Soudain, à une centaine de yards, il aperçut un éclair caractéristique. Instinctivement, il dégagea ses pieds des étriers et se laissa rouler au sol à l'instant précis où il percevait la détonation de la carabine et l'impact de la balle qui venait de frapper sa selle, tandis que le cheval poussait un long hennissement de frayeur.

Morgan se releva, la carabine à la main, et se mit à courir gravissant la pente en direction de l'endroit où se cachait son agresseur, inconscient du danger, poussé par une rage qu'il ne pouvait réprimer. Pataugeant et glissant dans la neige, il poursuivait sa course folle. Une autre détonation retentit, et il tira à son tour dans la direction où il avait aperçu l'éclair du coup de feu. Il entendit sa balle ricocher sur le rocher.

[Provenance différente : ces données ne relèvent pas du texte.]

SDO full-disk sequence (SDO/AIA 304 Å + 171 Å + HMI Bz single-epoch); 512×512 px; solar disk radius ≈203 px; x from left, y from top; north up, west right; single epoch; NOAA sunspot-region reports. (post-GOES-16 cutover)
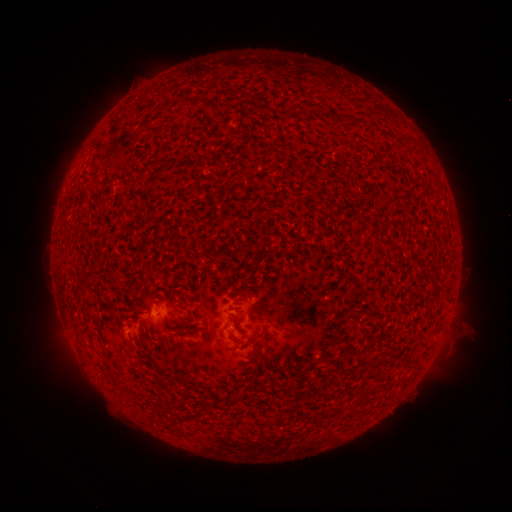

Il ne lui restait plus qu'une cinquantaine de yards à franchir pour atteindre le sommet de la crête. Curt perdit alors la tête. Il se dressa derrière le rocher qui l'abritait jusque-là, épaula son arme et tira aussi vite qu'il le put en hurlant :

— Crève, et que le diable t'emporte !

Une balle déchira la cuisse de Morgan, une autre érafla la manche de sa veste, traçant une longue estafilade dans son avant-bras. Plus que vingt-cinq yards. Il se trouvait maintenant à portée de revolver. Curt épaula à nouveau, posément, pointant sa carabine sur la poitrine de son adversaire. Morgan fit un bond de côté, s'arrêta, tira son revolver. La détonation de la carabine fut assourdissante, mais au même instant Grego pliait les genoux, basculait en avant et s'effondrait à plat ventre sur le rocher.

Morgan remit son revolver dans son étui et s'avança vers l'endroit où Curt était tombé. Il s'agenouilla et posa la main sur sa poitrine. Puis, se relevant avec un soupir, il se dirigea d'un air las vers le cheval attaché un peu plus loin à un cèdre. Le sac de toile contenant l'argent volé à la banque était accroché à la selle. Il le prit et, laissant le cheval où il se trouvait, dévala la pente pour aller retrouver sa propre monture.

Tandis qu'il regagnait la ville, le sang trempait son pantalon et coulait le long de sa jambe jusque sur sa botte. Il se sentait épuisé, harassé, mais tout était terminé. Sa vie avait maintenant un but, et il avait un endroit où il pouvait se fixer définitivement.